Gırnata'nın ve Elhamra'nın, Kurtuba Camii'nden başka bir şey olmayan ve kiliseye çevrilen bu mabedin görünümlerini kendi gözlerimle yerinde görerek betimledim. Bu betimler, "Paris-Kudüs Yolculuğu" adlı eserimdeki şu satırlara bir ek gibidir:
"Cadix'ten Kurtuba'ya gittim. Bugün, bu kentin kili-sesi olan camiyi hayranlıkla seyrettim. Şairlerin mutluluk ülkesi saydıkları eski "Bètique"yi dolaştım. Andujar'a kadar çıktım ve aynı yoldan Gırnata'ya döndüm.
Elhamra bana, Yunanistan'ın tapınaklarından sonra bile seyredilmeye değer göründü. Gırnata vadisi pek şirindir ve Sparta vadisine çok benzer.
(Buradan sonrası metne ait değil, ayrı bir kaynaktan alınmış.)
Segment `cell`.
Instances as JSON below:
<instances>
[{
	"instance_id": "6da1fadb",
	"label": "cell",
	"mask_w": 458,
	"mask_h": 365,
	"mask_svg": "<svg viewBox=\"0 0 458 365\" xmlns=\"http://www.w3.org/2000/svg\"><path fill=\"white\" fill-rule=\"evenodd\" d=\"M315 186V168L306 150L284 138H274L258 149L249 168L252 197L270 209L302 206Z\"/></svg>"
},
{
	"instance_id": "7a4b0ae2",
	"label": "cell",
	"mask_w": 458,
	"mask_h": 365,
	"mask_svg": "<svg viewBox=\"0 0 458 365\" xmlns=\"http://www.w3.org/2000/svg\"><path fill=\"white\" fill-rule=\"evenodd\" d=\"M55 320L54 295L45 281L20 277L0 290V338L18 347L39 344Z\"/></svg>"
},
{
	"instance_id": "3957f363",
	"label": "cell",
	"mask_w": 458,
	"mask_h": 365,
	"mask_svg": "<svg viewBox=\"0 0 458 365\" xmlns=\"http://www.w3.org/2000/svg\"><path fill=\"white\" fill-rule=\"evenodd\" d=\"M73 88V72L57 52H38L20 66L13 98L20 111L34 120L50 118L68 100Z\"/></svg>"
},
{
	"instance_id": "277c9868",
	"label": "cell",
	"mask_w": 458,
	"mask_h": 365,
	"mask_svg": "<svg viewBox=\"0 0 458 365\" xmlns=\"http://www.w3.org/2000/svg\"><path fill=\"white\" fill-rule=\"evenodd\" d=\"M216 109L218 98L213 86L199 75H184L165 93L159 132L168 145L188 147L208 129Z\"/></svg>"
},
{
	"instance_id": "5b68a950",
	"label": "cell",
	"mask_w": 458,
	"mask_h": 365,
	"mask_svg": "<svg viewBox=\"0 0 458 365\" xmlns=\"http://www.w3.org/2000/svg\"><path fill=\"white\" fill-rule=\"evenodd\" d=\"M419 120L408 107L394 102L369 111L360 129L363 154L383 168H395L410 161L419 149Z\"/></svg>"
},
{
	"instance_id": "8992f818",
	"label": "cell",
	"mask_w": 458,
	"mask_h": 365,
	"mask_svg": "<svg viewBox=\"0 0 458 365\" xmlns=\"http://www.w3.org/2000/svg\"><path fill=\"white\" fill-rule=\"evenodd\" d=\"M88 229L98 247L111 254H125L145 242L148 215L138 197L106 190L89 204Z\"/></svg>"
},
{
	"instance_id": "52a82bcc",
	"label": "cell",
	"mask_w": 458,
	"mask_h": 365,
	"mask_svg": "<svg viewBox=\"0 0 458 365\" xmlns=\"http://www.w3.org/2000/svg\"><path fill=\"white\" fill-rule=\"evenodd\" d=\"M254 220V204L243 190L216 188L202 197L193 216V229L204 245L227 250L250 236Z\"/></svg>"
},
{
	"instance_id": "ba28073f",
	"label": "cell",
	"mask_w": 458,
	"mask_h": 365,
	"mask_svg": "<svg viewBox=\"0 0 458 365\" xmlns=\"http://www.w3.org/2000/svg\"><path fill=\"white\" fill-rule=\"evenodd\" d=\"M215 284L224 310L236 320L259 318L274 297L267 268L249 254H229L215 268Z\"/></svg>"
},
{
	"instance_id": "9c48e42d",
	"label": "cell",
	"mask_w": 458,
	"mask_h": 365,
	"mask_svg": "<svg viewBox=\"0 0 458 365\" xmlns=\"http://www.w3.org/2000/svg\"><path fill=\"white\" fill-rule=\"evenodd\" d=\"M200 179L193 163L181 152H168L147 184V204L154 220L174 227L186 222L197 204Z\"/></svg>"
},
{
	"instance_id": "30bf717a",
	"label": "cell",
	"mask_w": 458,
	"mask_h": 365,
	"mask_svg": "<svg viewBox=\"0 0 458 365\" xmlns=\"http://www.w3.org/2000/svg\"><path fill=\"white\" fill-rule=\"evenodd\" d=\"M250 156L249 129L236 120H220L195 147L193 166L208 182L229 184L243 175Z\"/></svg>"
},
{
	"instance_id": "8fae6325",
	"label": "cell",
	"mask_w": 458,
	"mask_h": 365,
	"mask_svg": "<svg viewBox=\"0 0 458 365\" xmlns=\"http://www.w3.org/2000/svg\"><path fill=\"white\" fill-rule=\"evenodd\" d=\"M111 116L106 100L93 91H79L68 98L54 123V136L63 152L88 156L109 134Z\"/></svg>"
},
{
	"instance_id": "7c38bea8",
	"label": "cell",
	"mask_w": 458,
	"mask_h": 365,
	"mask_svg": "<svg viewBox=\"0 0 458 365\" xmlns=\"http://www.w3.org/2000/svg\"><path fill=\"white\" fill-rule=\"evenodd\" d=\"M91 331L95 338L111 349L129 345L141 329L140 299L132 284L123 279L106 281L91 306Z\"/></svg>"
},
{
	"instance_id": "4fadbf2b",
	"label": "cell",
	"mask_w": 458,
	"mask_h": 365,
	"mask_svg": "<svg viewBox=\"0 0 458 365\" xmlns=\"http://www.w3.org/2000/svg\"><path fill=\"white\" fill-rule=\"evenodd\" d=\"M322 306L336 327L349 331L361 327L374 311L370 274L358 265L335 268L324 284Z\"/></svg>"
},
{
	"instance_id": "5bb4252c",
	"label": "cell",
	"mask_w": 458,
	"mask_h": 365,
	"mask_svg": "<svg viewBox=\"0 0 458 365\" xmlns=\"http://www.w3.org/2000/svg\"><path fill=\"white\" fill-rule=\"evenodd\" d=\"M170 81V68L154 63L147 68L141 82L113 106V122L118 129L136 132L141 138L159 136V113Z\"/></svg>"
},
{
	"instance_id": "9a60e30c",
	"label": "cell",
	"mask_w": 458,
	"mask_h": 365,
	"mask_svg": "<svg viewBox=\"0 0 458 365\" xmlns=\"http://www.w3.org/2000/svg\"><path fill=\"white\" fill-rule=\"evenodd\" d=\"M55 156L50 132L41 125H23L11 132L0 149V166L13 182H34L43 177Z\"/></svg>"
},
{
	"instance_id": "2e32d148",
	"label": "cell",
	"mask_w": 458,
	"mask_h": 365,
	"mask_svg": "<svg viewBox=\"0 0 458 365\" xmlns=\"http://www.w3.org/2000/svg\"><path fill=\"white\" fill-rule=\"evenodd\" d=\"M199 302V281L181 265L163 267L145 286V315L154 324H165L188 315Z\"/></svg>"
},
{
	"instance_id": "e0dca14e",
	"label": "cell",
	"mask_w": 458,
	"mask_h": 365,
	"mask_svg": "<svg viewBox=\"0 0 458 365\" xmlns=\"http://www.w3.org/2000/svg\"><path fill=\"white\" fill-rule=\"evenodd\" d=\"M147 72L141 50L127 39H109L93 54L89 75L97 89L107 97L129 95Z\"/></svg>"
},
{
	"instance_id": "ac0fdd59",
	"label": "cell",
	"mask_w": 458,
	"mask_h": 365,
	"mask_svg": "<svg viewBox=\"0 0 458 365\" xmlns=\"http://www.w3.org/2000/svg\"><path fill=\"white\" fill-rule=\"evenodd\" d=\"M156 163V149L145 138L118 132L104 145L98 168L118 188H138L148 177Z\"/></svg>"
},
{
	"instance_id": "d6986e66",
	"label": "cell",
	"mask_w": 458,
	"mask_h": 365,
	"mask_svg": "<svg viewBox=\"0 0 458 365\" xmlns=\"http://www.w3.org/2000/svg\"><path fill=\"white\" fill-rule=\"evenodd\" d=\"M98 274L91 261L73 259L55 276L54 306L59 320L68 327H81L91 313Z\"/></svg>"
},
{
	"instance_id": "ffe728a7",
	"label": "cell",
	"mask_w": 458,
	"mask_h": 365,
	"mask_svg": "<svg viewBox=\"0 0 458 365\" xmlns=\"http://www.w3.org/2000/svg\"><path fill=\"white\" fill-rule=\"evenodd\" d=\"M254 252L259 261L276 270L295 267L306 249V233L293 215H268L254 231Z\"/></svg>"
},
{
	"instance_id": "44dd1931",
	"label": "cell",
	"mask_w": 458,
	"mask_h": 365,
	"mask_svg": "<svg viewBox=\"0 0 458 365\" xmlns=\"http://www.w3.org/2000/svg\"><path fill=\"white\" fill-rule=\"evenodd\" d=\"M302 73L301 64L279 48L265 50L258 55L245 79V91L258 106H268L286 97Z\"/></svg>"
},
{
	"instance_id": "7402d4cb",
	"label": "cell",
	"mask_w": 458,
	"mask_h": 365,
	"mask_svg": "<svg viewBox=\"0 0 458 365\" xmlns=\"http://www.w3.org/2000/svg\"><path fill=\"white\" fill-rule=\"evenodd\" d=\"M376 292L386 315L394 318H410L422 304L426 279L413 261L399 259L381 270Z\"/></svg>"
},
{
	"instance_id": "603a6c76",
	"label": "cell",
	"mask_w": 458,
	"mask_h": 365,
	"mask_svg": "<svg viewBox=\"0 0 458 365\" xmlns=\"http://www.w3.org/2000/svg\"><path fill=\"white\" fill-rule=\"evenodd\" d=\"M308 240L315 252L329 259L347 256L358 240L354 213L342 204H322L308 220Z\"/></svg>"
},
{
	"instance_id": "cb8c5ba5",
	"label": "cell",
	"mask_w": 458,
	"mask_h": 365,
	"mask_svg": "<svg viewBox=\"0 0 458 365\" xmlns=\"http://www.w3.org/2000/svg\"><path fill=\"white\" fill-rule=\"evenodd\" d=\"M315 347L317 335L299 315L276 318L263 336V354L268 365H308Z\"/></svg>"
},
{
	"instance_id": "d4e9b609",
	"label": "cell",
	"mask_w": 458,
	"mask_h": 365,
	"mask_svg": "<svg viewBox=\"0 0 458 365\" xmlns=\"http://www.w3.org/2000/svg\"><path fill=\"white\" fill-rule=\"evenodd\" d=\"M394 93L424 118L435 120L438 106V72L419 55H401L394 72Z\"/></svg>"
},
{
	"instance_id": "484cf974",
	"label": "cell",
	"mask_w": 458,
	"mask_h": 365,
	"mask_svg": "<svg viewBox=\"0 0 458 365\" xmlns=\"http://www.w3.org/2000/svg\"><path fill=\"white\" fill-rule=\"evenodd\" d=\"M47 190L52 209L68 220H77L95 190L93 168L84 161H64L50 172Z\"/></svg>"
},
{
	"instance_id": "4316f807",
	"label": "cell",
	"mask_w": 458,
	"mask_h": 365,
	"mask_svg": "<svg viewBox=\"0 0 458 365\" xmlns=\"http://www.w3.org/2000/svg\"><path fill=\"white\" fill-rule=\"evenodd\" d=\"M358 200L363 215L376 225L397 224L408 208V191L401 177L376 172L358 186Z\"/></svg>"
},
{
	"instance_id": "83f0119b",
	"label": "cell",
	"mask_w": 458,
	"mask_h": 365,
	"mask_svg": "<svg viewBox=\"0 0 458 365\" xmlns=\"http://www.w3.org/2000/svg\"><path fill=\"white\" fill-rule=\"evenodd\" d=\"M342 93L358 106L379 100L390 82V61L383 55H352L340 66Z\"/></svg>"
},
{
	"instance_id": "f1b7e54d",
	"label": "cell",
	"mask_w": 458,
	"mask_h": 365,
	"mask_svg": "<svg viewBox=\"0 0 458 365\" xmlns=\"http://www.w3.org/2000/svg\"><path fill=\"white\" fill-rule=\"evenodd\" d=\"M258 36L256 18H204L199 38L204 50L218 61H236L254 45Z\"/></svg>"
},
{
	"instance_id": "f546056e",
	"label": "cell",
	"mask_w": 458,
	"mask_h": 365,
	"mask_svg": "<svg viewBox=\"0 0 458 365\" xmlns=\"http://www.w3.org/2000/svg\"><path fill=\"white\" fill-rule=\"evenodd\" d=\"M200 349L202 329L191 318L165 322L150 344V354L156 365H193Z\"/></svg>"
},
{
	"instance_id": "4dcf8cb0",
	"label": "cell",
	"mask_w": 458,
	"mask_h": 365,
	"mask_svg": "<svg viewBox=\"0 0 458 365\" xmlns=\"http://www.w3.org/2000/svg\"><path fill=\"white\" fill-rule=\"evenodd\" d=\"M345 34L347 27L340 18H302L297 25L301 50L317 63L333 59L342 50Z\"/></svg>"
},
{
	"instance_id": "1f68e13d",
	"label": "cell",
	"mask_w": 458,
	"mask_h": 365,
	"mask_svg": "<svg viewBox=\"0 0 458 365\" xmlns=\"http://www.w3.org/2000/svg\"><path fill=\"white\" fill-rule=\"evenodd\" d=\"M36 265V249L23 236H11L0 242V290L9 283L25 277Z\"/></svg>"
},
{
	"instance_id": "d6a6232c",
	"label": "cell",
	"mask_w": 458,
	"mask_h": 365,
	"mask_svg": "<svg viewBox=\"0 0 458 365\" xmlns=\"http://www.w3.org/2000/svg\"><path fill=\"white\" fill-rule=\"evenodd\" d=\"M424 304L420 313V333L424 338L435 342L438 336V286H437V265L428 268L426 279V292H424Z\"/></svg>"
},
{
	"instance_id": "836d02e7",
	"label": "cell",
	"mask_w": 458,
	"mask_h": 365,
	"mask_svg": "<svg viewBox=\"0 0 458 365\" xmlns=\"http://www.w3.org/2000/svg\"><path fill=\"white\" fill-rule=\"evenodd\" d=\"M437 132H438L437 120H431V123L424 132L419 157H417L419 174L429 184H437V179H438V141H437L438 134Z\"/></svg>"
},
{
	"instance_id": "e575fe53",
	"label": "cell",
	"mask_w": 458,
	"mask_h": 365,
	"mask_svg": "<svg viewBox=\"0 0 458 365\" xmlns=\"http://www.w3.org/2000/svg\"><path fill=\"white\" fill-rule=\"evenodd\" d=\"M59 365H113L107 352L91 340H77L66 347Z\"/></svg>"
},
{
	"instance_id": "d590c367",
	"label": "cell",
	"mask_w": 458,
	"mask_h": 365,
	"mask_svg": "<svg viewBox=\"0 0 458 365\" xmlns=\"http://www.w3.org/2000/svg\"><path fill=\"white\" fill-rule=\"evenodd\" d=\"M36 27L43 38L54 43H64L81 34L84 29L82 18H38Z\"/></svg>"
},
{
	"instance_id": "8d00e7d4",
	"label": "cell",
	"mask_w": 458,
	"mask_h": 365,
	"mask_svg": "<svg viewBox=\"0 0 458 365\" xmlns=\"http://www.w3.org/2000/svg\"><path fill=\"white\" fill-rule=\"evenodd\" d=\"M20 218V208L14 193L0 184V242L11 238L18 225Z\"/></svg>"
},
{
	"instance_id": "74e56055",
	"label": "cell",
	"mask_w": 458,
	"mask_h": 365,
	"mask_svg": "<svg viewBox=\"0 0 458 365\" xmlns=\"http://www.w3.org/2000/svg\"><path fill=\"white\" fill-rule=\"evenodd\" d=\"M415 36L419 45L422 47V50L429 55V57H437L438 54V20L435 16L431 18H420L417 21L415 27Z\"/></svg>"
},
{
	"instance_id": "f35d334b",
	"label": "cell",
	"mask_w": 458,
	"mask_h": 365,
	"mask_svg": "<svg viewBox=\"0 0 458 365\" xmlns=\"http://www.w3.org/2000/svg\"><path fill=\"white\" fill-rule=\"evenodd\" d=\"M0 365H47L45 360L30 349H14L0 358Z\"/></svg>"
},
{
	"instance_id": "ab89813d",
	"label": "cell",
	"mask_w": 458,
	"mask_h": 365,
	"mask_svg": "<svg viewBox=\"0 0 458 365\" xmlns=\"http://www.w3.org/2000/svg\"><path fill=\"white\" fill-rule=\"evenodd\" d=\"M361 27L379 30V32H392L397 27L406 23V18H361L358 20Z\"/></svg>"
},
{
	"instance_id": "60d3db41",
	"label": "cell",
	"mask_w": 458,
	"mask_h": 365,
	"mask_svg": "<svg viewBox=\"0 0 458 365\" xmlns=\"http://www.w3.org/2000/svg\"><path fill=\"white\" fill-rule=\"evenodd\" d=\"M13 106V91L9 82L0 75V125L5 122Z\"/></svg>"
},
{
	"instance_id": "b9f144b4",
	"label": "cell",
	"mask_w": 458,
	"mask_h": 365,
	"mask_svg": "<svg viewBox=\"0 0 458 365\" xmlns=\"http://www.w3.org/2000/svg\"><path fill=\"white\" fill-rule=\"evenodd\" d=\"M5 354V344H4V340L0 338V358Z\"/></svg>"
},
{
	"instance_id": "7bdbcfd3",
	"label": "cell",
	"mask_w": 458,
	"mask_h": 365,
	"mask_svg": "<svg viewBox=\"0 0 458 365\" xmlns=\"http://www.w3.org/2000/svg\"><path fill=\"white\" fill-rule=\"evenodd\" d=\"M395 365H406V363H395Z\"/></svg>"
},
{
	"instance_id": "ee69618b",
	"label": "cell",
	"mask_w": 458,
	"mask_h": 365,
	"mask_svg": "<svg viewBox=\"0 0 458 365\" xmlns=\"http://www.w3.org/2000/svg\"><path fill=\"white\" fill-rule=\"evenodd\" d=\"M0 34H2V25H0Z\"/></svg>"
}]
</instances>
Magriplilerin böyle bir ülkeyi yitirdiklerine yanmaları kolayca anlaşılır."
("Paris-Kudüs Yolculuğu", VII. ve sonuncu bölüm.)
Bu öyküde sık sık Zegrinlerle İbni Siraclar arasındaki serüvenden söz edilir. Bu serüven öyle iyi bilinir ki , bu konuda burada bilgi vermeyi gereksiz buldum. Aslında, öyküde de konunun anlaşılması için yeterince ayrıntı vardır.